*** Provided information ***
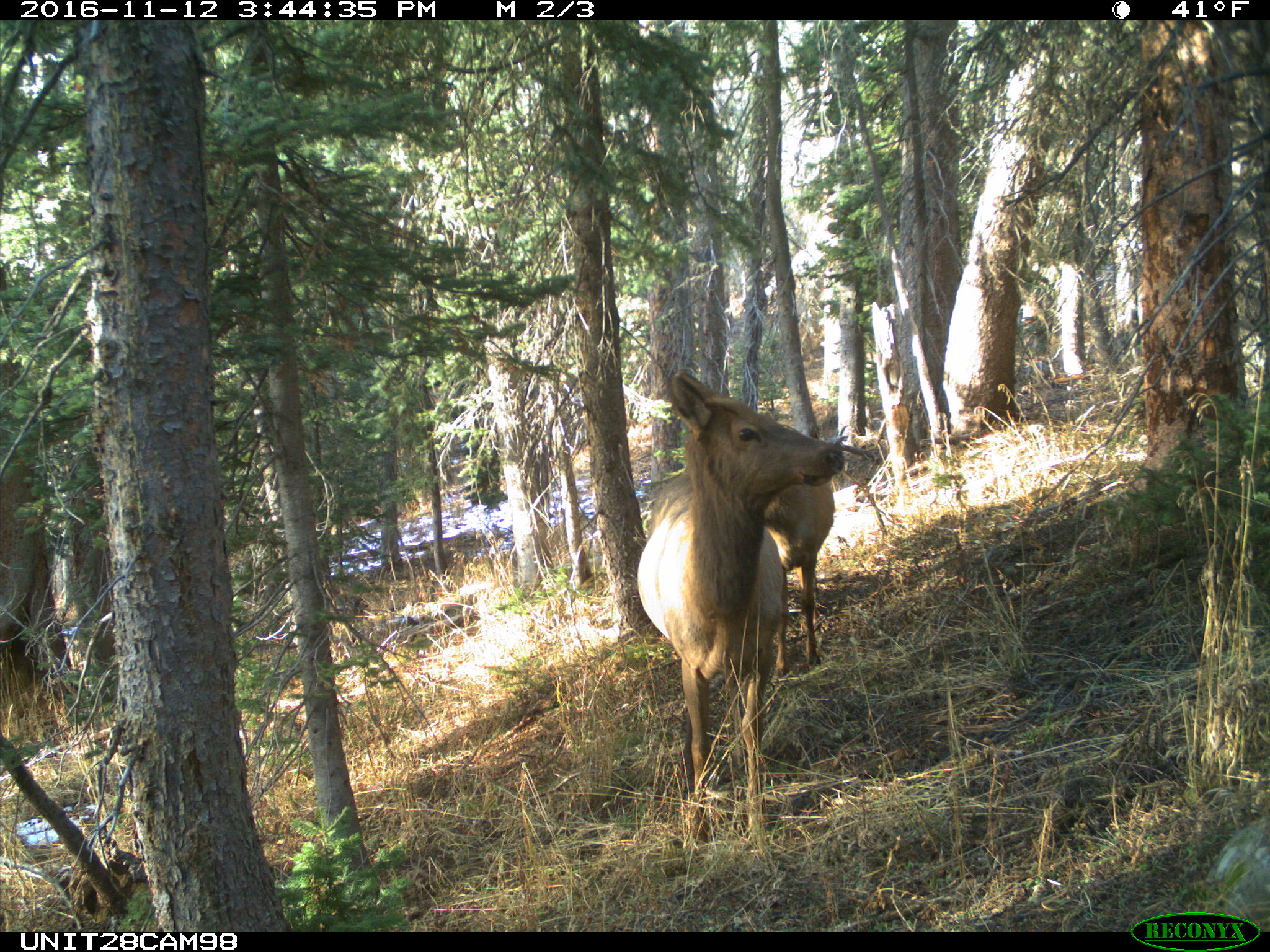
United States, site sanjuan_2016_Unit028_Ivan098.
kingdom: Animalia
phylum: Chordata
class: Mammalia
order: Artiodactyla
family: Cervidae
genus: Cervus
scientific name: Cervus elaphus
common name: red deer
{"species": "Cervus elaphus (red deer)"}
*** End of Provided information ***
— Exercise aim —
Could you output exactly the lines from the one containing "kingdom: Animalia" to the end of the entries above, both included, and no others?

— Written response —
kingdom: Animalia
phylum: Chordata
class: Mammalia
order: Artiodactyla
family: Cervidae
genus: Cervus
scientific name: Cervus elaphus
common name: red deer
{"species": "Cervus elaphus (red deer)"}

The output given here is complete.